→ SOURCE:

################

With that in mind, my best friend and I started a “Natural Day” at my school. Natural Day, or February 13th (the day before Valentine’s Day, because it’s important to love yourself before you love others) is a day I challenged students to let go of the one thing that tied them down. Everybody has a “wig” whether it is their hair, make-up, or something deeper than physical, such as a past story that haunts them. Natural Day is about letting go of all of that. It’s about being free, and learning to love yourself the way I learned to love myself. And that’s exactly what I wanted for the students of my high school.
My best friend and I made posters, spoke on the morning announcements and did everything we could to spread Natural Day’s message. The most powerful moment, though, was when I somehow formed the courage to stand in front of the whole school and share my story. I was a freshman trying to get a school full of upperclassmen to support a movement I made up. I remember standing on stage in front of the whole school, pouring out my heart and journey. Tears filled my eyes as I ended with the statement, “If I can do it everyday, you can do it once.” The cafeteria filled with applause, and I knew I finally connected with my peers. The next day, I had no idea what to expect. What I found was a school full of people who dared to let go, just like I had.

################

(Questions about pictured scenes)
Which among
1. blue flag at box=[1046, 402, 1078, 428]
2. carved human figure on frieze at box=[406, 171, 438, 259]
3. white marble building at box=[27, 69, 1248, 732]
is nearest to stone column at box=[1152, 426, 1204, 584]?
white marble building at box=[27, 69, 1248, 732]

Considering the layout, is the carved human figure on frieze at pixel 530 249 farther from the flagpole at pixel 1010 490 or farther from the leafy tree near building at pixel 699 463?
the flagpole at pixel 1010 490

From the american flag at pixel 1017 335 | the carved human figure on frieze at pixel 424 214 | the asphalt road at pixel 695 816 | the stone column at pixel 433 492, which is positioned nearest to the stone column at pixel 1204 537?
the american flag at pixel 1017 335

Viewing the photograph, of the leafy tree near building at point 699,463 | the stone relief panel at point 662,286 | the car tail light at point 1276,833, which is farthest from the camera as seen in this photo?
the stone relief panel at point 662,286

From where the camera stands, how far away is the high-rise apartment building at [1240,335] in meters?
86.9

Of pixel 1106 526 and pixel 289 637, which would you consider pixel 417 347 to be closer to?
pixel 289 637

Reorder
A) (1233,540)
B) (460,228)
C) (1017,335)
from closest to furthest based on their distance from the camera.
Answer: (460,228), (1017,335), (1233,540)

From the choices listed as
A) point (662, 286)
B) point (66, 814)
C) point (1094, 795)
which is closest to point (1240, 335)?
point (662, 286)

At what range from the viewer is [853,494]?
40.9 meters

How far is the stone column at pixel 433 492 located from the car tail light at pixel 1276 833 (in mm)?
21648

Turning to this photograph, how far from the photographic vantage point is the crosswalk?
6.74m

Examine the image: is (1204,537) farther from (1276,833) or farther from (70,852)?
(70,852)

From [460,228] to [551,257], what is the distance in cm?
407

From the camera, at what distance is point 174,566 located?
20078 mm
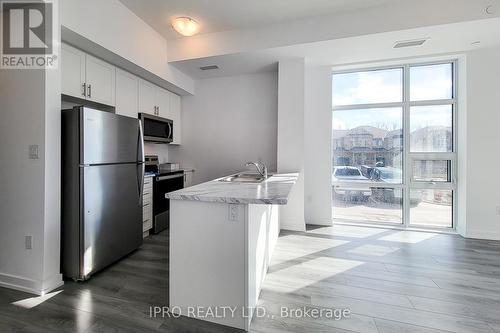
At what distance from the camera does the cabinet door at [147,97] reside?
11.3ft

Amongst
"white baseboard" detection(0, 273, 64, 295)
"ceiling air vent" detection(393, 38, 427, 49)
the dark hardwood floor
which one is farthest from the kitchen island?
"ceiling air vent" detection(393, 38, 427, 49)

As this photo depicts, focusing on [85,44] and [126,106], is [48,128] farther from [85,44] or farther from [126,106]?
[126,106]

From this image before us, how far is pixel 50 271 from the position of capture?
6.53 feet

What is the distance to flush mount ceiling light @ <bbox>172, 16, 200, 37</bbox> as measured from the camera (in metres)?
2.91

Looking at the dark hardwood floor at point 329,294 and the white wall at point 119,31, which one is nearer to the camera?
the dark hardwood floor at point 329,294

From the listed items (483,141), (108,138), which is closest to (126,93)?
(108,138)

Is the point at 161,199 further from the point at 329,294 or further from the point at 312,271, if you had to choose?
the point at 329,294

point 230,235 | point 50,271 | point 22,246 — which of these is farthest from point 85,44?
point 230,235

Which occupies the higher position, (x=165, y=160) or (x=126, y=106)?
(x=126, y=106)

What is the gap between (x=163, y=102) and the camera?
3.97m

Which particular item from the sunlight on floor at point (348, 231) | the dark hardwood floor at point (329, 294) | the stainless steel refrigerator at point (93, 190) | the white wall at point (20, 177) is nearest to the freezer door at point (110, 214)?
the stainless steel refrigerator at point (93, 190)

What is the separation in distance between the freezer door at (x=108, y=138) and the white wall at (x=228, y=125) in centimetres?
171

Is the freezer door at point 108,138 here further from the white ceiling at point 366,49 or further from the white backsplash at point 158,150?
the white ceiling at point 366,49

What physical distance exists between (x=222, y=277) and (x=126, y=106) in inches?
107
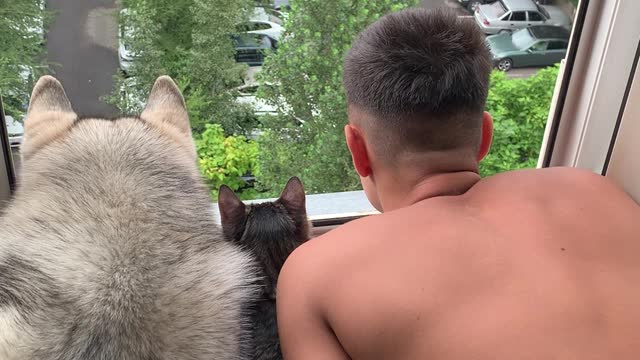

################

→ SET TASK A: In one to three sentences, explain why the Natural Day passage says the day falls on February 13th.
→ SET TASK B: Extract the words of the Natural Day passage, starting with "My best friend and I made" and going on through "like I had.".
The listing has no connection to the Natural Day passage.

→ WRITTEN SOLUTION A: February 13th is the day before Valentine's Day. It was chosen because it is important to love yourself before you love others.

→ WRITTEN SOLUTION B:
My best friend and I made posters, spoke on the morning announcements and did everything we could to spread Natural Day’s message. The most powerful moment, though, was when I somehow formed the courage to stand in front of the whole school and share my story. I was a freshman trying to get a school full of upperclassmen to support a movement I made up. I remember standing on stage in front of the whole school, pouring out my heart and journey. Tears filled my eyes as I ended with the statement, “If I can do it everyday, you can do it once.” The cafeteria filled with applause, and I knew I finally connected with my peers. The next day, I had no idea what to expect. What I found was a school full of people who dared to let go, just like I had.